First Opportunity Scholarship Dreamer graduates
Nine years ago, Dulce Guerrero graduated from high school in Cobb County, Georgia, with dim hopes to continue her education in college, despite having excelled academically there.
An undocumented student who came with her parents to the U.S. when she was age 3, Ms. Guerrero found herself shut out of colleges and universities in Georgia due to her immigration status. State universities prohibited the enrollment of such students, and other institutions of higher education classified her as an out-of-state student, blocking her with cost-prohibitive tuition rates.
Fast-forward to Dec. 14, 2019, and Ms. Guerrero’s once dismal hopes for advanced education diametrically changed to achievement, as she completed her Bachelor of Arts degree in Political Science at Delaware State University.
“I am extremely excited because this is a dream I have worked very hard to accomplish,” Ms. Guerrero said. “My life has been full of obstacles due to my immigration status, obstacles that have always limited me, but never stopped me.”
Ms. Guerrero’s opportunity at the University came from TheDream.US, an organization that since 2016 has opened the door to higher education to undocumented students – known throughout the country as “Dreamers” – through its Opportunity Scholarship program. Dreamers who are academically high performing high school graduates are able to apply for a full ride scholarship.
After graduating from high school in 2011, Ms. Guerrero spent the next five years working with nonprofit organizations that fought for tuition equity for undocumented students. She became a plaintiff in a 2013 lawsuit against the University System of Georgia that sought educational equity of Dreamers.
During that period, she also took advantage of President Barack Obama’s Deferred Action for Childhood Arrivals (DACA) program, which protects the children of illegal immigrants from deportations.
Then in 2016, she found out about the Opportunity Scholarship.
“I had been connected with different nonprofits that were doing immigration work for the last five years, and someone sent me the link and told me that I should apply for it,” she said. “I literally applied five days before the deadline. I felt I had nothing to lose, so I was rushing to get tax papers, write my essay, get my SAT scores, and submitted it the day before the deadline.”
That summer, TheDream.US awarded her the scholarship. The organization initially partnered with two schools – Delaware State University and Eastern Connecticut State University – and Ms. Guerrero selected Del State.
“(Delaware State University) was very welcoming,” she said. “Georgia is a very anti-immigrant climate and you feel it wherever you go. It was very different being welcomed and accepted in the community and the University.”
Joining 33 other Dreamers in that first class of Opportunity Scholarship recipients, Ms. Guerrero resumed her academic excellence at the University with laser focus on her studies and shunned most extracurricular activities.
When the Trump Administration rescinded DACA in 2017, Ms. Guerrero made an exception to her “no extracurricular activity” rule, and led a group of Dreamers from the University on several trips to Washington, D.C., to lobby members of Congress concerning their immigration rights.

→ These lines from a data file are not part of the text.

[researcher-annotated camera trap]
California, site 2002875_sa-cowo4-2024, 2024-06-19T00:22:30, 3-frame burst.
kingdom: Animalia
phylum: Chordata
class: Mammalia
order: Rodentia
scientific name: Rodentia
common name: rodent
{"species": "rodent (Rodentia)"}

“A lot of the Dreamers were very nervous and scared, and I already had some experience doing advocacy and lobbying work, so I knew that was a way for them to channel their energy and the fears into something productive,” she said.

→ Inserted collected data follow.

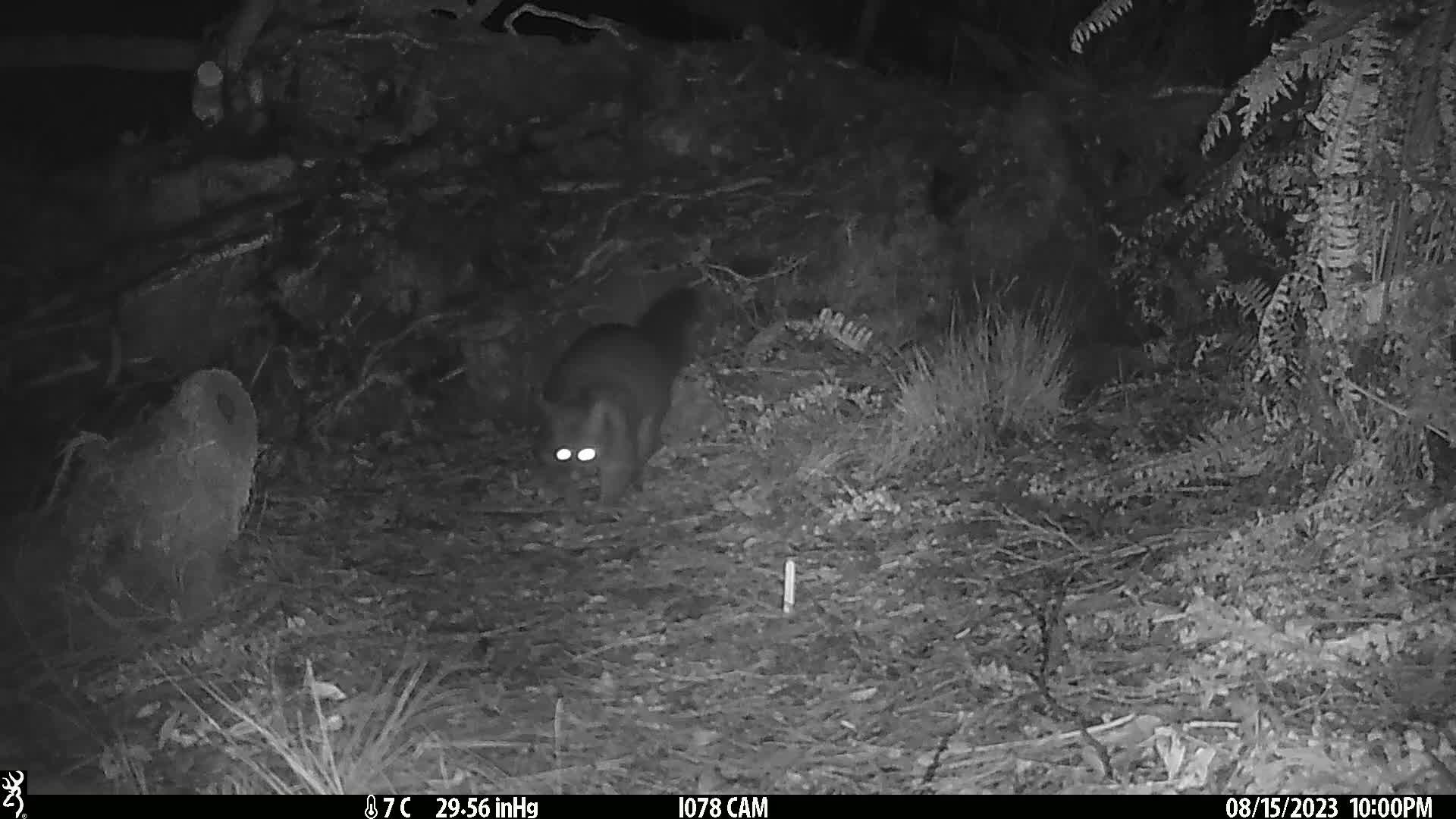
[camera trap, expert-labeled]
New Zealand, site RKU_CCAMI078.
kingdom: Animalia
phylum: Chordata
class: Mammalia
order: Diprotodontia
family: Phalangeridae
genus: Trichosurus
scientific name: Trichosurus vulpecula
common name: common brushtail possum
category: possum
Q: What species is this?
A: Possum (common brushtail possum) (Trichosurus vulpecula).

Ms. Guerrero took the lead organizing the trips, the fundraising to cover the cost, scheduling the meetings, as well as showing her fellow Dreamers how to share their stories with the legislators, to enable them to lobby and advocate on behalf of themselves.

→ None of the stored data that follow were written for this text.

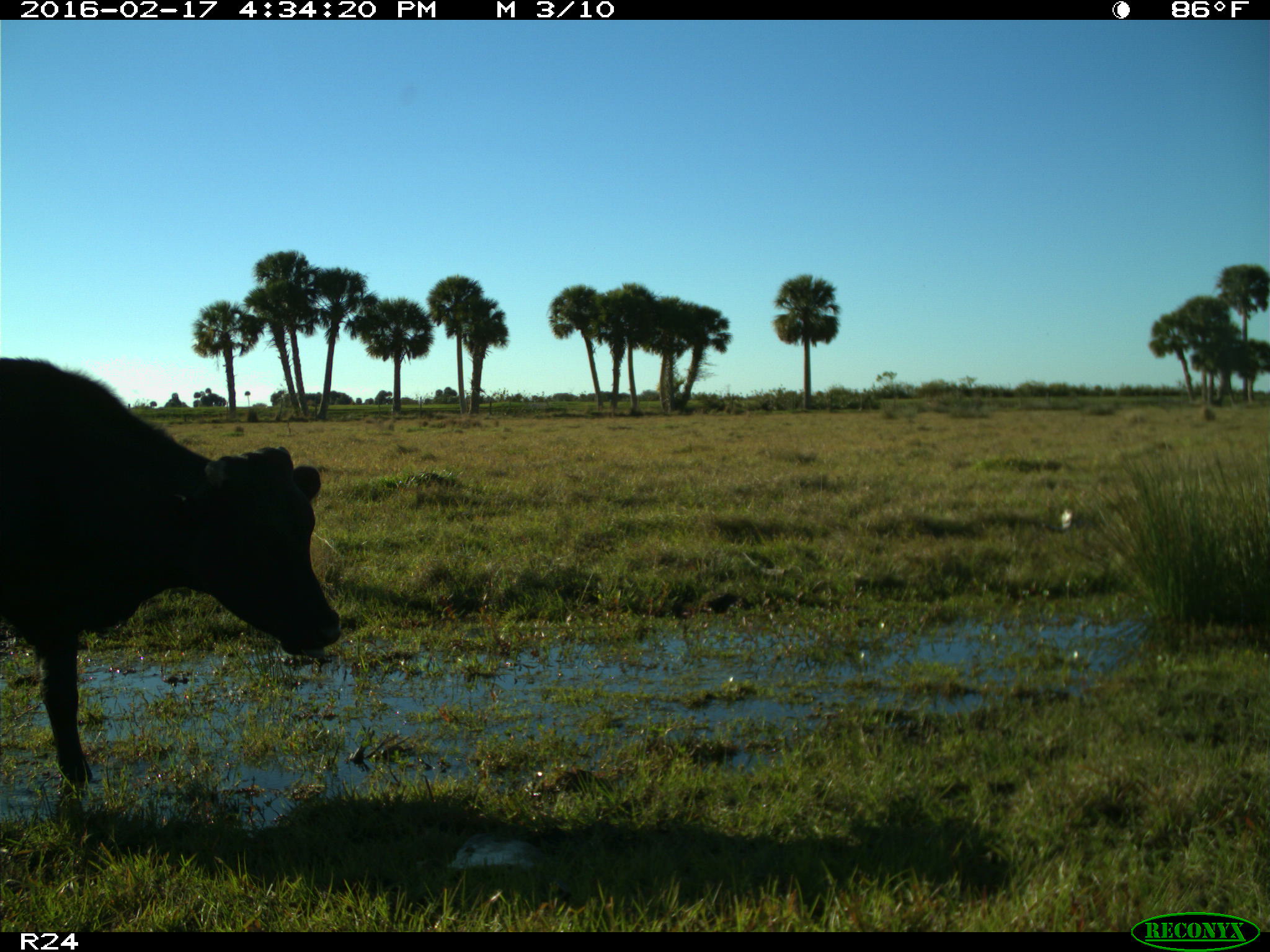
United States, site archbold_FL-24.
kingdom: Animalia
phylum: Chordata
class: Mammalia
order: Artiodactyla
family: Bovidae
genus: Bos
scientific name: Bos taurus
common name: domestic cow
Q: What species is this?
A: Bos taurus (domestic cow).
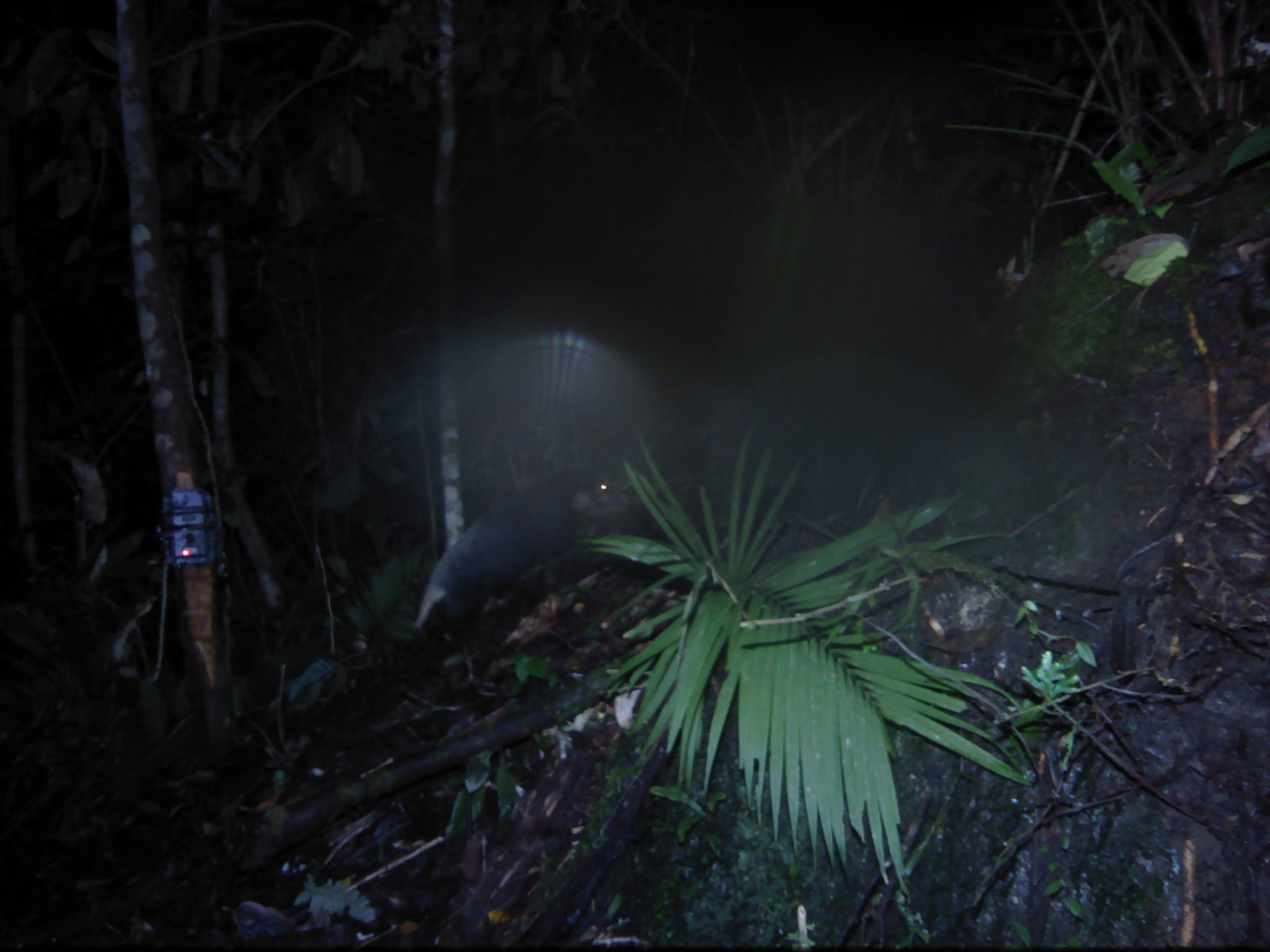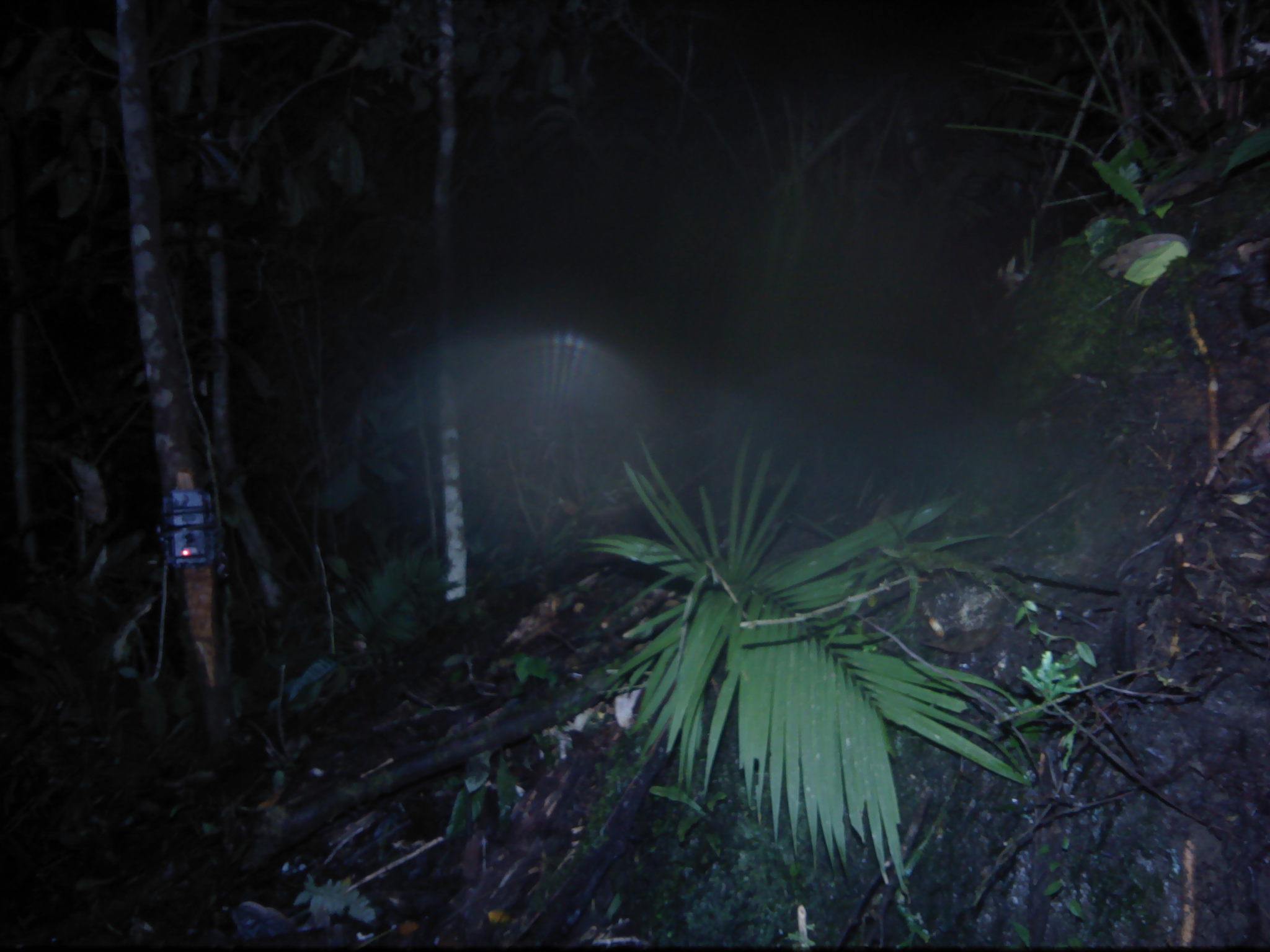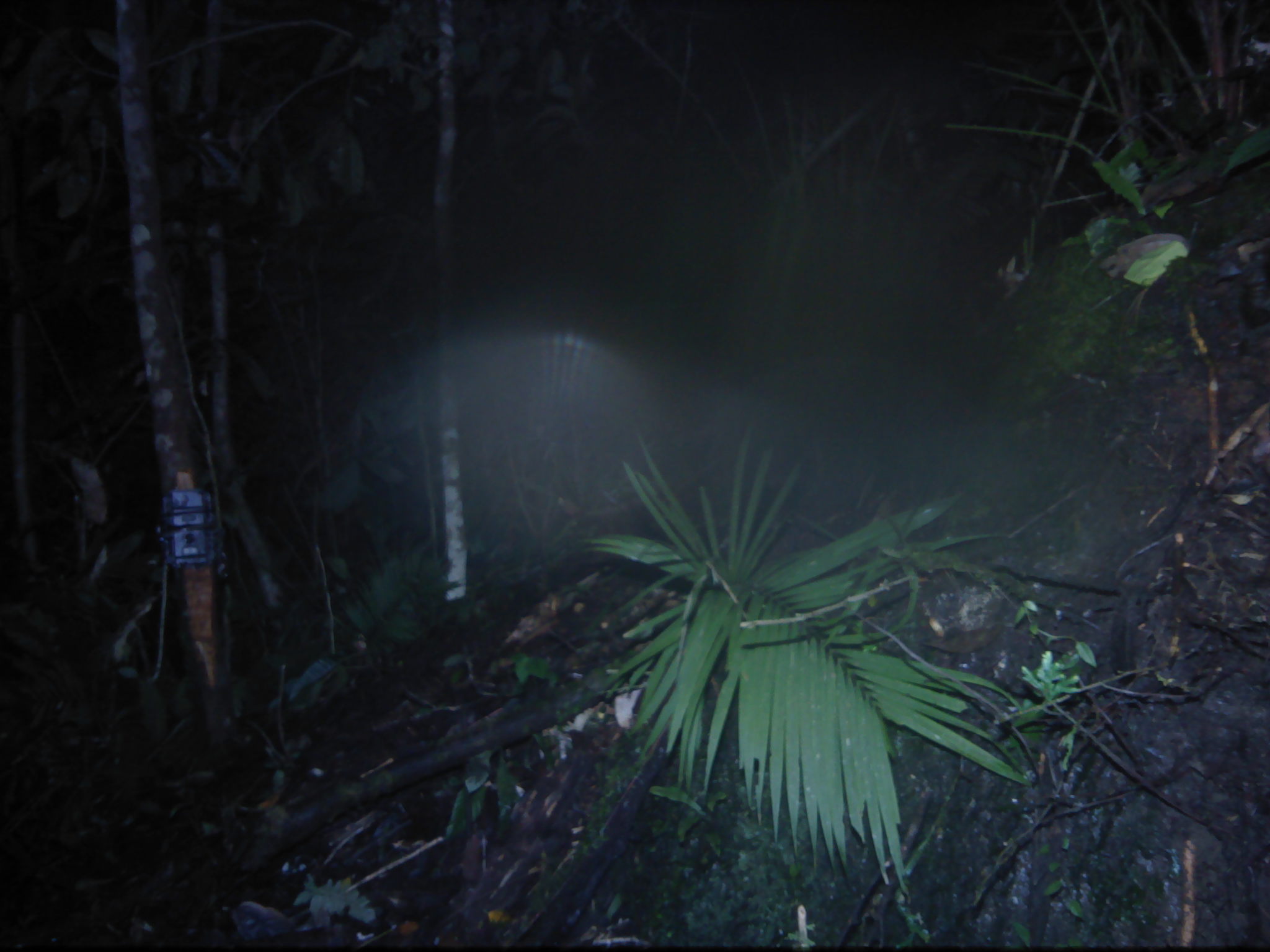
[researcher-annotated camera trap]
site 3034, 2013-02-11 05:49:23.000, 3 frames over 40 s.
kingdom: Animalia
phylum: Chordata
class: Mammalia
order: Carnivora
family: Mustelidae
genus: Arctonyx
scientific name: Arctonyx hoevenii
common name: sumatran hog badger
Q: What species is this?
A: Arctonyx hoevenii (sumatran hog badger).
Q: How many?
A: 1.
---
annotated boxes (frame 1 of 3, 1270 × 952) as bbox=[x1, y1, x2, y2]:
arctonyx hoevenii: bbox=[409, 470, 633, 630]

“There were some who were responsive, and others that wanted to shut us down,” she said. “It was good for us to go to have those conversations because although they were difficult, they were necessary for us to move forward toward some bipartisan legislation.”
During the summers, Ms. Guerrero did internships in Texas that earned her college credit hours, putting her ahead of the Dreamers she arrived with and enabling her to graduate a semester early and become the first to do so. The rest of that Opportunity Scholarship class will graduate in May 2020.
Now in possession of a Bachelor of Science in Political Science, Ms. Guerrero is setting her sights on finding employment that is worthy of the education she has obtained. She also has an aspiration to enroll in law school and become an immigration attorney.
“I am very appreciative and grateful that I have been able to attend Delaware State University,” she said.
Delaware State University – which has enrolled a new class of undocumented students annually since 2016 – currently has 149 Dreamers who have received the Opportunity Scholarship.